[Bell Historians]

Richard Smith richard at tXSLfaDkkida6QGdy4RlZPueWj6JcU34Hegttno5Z4UuzvWVEp8OKBN6Fr7K0kaJ3OR-xbRLvtycKq5s.yahoo.invalid
Thu Jan 22 23:48:10 GMT 2009

Anne Willis wrote:

> Looking at the 'million books' list and the items below on 
> e-bay I have a strong suspicion that someone is 
> downloading free books onto cd's and profiting by it.

Perhaps I'm reading something into your email that you 
weren't intending, and if so, I apologise.  But I get the 
impression that you believe it is wrong or against the 
spirit of the 'million books' project (and some other 
similar projects) for people to download these, put them on 
to CD, and sell the CDs for a profit.

In many of these projects including the Internet Archive's 
'million books' project, many of the scans of the books are 
available under a very permissive style of licence known as 
the Creative Commons which quite explicitly allows 
(encourages, even) people to do precisely what this person 
on ebay appears to be doing (provided a few basic 
requirements, such as attribution, are adhered to); and 
other scans appear to be released into the public domain.

The likes of the Internet Archive gain nothing when someone 
visits their site -- there's no advertising there, and they 
don't sell things -- indeed, it costs them (or rather, their 
sponsers) considerably when someone spends the evening 
reading Stahlschmidt's Kent, or Raven's Cambridge, or 
whatever on-line.  It's done solely for altrustic reasons.

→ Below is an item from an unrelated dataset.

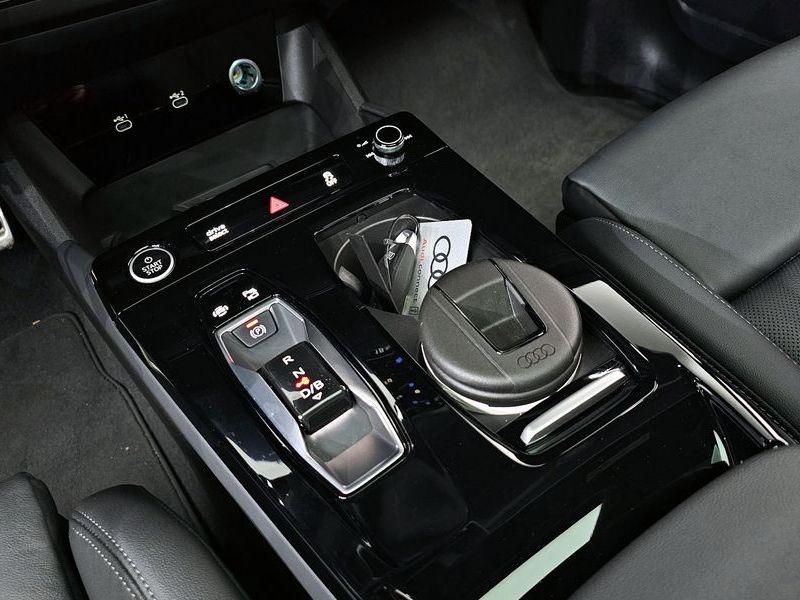 2025 Audi Q6 e-tron Performance Premium photo 9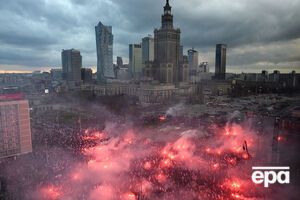 Польское правительство призывают осудить "расистский и фашистский марш, который прошел в Варшаве"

By contrast, if a third party produces a CD or DVD, or a 
bound print-out, of these books, the Internet Archive only 
have to pay for a single download.  So by doing these 
things, you are doing them a favour.

(The case of Google Books is rather different: they are a 
commercial company who make money from advertising, and, as 
far as I know, do not licence the images in such a 
permissive way.)

I appreciate that this is slightly off-topic, but if people 
are to make proper use of the resources available on the 
internet, it's as well to be familiar with what is 
acceptable and what isn't, especially when it is different 
to what is familar from more traditional media.